Another doubt I have is regarding the HTTP requests. I have read that if a page contains link to several objects then web browser makes that many request to fetch all those (this is why persistent connections are used). My doubt is why all the objects are not embedded in the page and sent as one object? If argument is that it makes page heavy and not bandwidth friendly then anyways the browser open parallel connections to fetch multiple objects which again putting the same load on the network.
OK, I understand that this cannot be done for like image search but if a page contains few objects then can we embed them into the page and send.
These may seem foolish questions but I can't help. I have a doubt and I need to clear that and you can help.
Thanks
The original HTTP specification always uses non-persistent connections; HTTP/1.1 added persistence because it is more efficient for web pages that embed a lot of external objects (which were rare when HTTP/1.0 was written.)
However, even though HTTP/1.1 allows persistent connections there are implementations that don't support them, or which still only support HTTP/1.0. For this reason, HTTP/1.1 requires that the Connection: keep-alive header be sent in order to enable this feature, and Connection: close be sent to disable it.
It is possible to include media directly in the HTML by base64 encoding the data and including it in a data: URL. This is not usually done because it slows down your web browser.
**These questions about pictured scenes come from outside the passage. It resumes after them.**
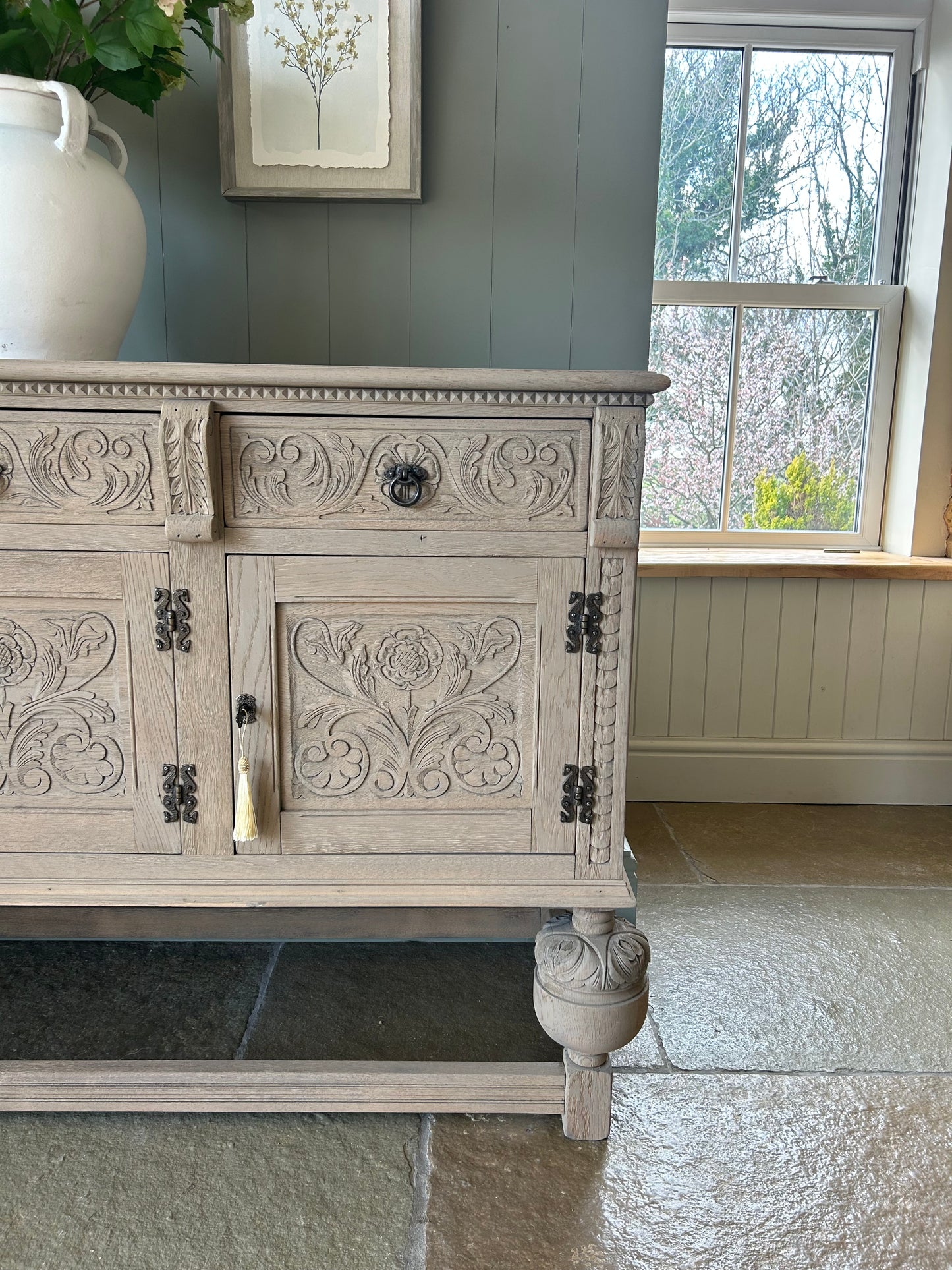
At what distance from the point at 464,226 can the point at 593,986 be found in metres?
1.38

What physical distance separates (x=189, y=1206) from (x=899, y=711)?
2337 millimetres

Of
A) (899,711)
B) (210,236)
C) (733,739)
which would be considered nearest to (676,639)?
(733,739)

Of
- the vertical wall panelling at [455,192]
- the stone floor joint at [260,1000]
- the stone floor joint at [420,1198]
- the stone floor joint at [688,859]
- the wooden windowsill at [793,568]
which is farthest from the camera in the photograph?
the wooden windowsill at [793,568]

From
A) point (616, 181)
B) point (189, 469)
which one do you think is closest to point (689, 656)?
point (616, 181)

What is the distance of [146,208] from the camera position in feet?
5.43

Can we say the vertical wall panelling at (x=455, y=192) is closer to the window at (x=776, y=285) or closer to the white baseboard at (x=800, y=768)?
the window at (x=776, y=285)

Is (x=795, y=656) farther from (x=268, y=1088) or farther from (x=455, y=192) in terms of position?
(x=268, y=1088)

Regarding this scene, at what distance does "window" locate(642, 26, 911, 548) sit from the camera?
2662 mm

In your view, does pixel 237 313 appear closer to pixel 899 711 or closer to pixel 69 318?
pixel 69 318

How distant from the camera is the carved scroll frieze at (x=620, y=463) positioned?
3.75 ft

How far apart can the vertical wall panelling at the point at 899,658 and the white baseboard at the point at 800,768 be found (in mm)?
60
With a standard HTML page, the browser can start rendering the structure of the page without waiting for the (rather large) inline data: links to download.
As you say most of the webpages hosted over the internet will not only handle fewer data, and nobody can estimate that. The HTTP server should be generic and it should have a mechanism to avoid multiple requests in the name of dependencies. You say that the non-persistent method avoids the blocking of ports by a single client for a long time where as the server may have to serve more clients and it would give a lot of stress, that is not true. Persistent connections actually reduce the load for a server by limiting the number of queries it has to serve.
Hope this HTTP Persistent connection will help you understand.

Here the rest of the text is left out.